## start EXTRACTED INFORMATION
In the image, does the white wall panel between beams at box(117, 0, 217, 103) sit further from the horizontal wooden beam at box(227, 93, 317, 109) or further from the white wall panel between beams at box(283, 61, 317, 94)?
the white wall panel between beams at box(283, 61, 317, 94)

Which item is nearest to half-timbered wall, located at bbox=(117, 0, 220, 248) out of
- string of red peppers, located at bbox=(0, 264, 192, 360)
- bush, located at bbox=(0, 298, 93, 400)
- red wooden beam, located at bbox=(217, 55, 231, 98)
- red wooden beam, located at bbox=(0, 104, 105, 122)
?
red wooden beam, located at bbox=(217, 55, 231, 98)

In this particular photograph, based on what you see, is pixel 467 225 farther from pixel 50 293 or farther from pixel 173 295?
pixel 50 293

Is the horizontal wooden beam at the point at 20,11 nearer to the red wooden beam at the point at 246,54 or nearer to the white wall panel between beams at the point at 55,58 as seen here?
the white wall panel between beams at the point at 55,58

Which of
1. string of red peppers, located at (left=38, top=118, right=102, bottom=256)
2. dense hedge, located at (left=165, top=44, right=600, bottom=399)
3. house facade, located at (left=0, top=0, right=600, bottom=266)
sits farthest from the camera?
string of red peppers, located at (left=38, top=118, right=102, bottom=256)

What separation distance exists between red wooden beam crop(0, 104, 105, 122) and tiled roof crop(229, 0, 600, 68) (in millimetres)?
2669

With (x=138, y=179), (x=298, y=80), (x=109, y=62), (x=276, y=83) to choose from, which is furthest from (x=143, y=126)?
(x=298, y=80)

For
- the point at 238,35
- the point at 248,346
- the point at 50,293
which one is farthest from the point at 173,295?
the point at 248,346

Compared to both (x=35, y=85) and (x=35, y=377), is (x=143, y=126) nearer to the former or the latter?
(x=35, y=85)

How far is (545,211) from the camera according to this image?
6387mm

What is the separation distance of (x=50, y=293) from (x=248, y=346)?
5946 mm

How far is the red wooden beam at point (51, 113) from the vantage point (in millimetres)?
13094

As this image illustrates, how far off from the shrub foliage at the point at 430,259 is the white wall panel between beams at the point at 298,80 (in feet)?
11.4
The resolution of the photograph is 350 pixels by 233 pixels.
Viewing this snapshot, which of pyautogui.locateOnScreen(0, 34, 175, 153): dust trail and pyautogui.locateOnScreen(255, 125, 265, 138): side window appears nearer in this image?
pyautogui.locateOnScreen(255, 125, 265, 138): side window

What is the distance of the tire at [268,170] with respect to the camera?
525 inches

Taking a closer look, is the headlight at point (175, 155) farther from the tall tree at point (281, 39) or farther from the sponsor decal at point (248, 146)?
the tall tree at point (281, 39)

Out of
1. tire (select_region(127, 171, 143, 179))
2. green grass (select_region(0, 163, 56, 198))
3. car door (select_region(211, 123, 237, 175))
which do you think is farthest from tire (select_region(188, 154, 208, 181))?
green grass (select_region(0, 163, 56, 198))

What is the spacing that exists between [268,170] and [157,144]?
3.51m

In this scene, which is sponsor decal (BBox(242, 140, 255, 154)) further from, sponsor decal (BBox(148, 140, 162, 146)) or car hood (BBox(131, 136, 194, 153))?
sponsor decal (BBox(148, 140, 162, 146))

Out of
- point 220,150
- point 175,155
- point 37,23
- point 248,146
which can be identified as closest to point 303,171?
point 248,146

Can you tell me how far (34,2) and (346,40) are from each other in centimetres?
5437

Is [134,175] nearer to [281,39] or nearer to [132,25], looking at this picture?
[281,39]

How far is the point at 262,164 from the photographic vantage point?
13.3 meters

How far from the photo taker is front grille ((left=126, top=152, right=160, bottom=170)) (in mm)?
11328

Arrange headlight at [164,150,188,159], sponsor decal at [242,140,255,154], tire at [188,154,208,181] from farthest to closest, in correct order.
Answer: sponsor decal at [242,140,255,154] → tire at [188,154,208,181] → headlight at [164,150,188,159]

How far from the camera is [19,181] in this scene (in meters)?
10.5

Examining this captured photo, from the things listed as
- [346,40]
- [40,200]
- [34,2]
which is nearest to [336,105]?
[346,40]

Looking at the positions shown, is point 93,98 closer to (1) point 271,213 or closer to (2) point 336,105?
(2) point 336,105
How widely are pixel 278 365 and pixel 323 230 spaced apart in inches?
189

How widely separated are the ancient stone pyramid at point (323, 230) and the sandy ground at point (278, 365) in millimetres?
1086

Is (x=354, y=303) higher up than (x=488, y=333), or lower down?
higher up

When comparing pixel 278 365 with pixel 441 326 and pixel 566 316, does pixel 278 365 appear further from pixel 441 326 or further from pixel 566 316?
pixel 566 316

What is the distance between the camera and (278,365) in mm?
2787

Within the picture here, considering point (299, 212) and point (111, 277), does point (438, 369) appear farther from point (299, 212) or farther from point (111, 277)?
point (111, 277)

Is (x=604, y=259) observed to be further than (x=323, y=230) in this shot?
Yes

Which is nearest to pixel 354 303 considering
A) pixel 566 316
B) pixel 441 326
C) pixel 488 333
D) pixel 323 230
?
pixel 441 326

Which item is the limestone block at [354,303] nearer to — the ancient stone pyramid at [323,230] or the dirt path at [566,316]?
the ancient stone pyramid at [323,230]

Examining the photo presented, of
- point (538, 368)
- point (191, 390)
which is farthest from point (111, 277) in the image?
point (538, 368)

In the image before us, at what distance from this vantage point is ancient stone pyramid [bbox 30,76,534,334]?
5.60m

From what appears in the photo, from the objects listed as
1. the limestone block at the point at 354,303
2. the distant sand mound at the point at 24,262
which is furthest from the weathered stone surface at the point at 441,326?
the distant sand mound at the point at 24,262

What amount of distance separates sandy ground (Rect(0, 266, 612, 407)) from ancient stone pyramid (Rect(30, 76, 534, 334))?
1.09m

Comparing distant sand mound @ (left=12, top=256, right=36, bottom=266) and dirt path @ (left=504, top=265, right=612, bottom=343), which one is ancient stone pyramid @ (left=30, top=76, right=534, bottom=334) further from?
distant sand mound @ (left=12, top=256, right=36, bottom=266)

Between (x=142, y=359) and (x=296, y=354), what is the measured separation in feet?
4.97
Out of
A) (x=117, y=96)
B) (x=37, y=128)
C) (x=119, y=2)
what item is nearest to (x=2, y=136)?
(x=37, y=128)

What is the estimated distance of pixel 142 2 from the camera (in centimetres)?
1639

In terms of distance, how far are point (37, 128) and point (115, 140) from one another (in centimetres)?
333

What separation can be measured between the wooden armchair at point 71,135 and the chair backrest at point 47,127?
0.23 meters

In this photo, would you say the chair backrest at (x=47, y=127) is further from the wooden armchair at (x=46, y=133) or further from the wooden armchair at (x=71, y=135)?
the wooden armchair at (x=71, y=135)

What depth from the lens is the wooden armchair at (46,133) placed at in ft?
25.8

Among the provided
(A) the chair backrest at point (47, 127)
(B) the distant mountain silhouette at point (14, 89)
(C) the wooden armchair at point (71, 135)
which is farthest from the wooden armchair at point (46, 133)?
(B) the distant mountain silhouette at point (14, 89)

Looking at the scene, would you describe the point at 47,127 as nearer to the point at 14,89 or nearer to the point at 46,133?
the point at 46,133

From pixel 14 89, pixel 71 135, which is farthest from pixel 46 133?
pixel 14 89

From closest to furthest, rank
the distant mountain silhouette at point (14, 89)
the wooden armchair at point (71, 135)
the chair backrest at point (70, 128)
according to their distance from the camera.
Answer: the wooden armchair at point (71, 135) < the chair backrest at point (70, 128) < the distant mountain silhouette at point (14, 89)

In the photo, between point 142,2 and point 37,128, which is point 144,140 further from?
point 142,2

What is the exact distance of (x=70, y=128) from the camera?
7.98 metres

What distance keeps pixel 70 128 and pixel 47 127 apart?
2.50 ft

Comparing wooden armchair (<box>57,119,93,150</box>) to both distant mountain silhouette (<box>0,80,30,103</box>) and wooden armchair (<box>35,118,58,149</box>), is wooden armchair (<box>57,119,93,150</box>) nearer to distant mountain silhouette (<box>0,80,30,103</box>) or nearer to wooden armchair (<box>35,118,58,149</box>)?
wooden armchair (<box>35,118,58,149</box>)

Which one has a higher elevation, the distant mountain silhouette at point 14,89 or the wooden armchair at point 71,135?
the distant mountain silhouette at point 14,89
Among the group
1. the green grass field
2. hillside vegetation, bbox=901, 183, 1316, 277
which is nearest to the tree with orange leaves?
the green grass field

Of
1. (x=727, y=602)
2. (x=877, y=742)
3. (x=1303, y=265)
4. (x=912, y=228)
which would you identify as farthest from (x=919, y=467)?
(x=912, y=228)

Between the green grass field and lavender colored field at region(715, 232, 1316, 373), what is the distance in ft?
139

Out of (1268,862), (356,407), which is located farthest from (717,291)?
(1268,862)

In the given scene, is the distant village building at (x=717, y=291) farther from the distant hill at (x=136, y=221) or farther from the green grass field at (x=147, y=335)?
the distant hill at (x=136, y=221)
## end EXTRACTED INFORMATION
Using the records above, please retype only the run of lines from the line holding "From pixel 14" through the last line, both ends included.

• **RESPONSE BELOW**
From pixel 14 89, pixel 71 135, which is farthest from pixel 46 133?
pixel 14 89

From closest to furthest, rank
the distant mountain silhouette at point (14, 89)
the wooden armchair at point (71, 135)
the chair backrest at point (70, 128)
according to their distance from the camera.
Answer: the wooden armchair at point (71, 135) < the chair backrest at point (70, 128) < the distant mountain silhouette at point (14, 89)

In the photo, between point 142,2 and point 37,128, which is point 144,140 further from?
point 142,2

What is the exact distance of (x=70, y=128) from the camera?
7.98 metres

What distance keeps pixel 70 128 and pixel 47 127 apart?
2.50 ft

Comparing wooden armchair (<box>57,119,93,150</box>) to both distant mountain silhouette (<box>0,80,30,103</box>) and wooden armchair (<box>35,118,58,149</box>), is wooden armchair (<box>57,119,93,150</box>) nearer to distant mountain silhouette (<box>0,80,30,103</box>) or nearer to wooden armchair (<box>35,118,58,149</box>)?
wooden armchair (<box>35,118,58,149</box>)

Which one has a higher elevation, the distant mountain silhouette at point 14,89 or the wooden armchair at point 71,135?
the distant mountain silhouette at point 14,89
Among the group
1. the green grass field
2. hillside vegetation, bbox=901, 183, 1316, 277
which is nearest to the tree with orange leaves?
the green grass field

Of
1. (x=727, y=602)
2. (x=877, y=742)
3. (x=1303, y=265)
4. (x=912, y=228)
which would you identify as farthest from (x=919, y=467)?
(x=912, y=228)

Between the green grass field and lavender colored field at region(715, 232, 1316, 373), what is the distance in ft?
139

Out of (1268,862), (356,407), which is located farthest from (717,291)?
(1268,862)

In the given scene, is the distant village building at (x=717, y=291) farther from the distant hill at (x=136, y=221) or farther from the green grass field at (x=147, y=335)?
the distant hill at (x=136, y=221)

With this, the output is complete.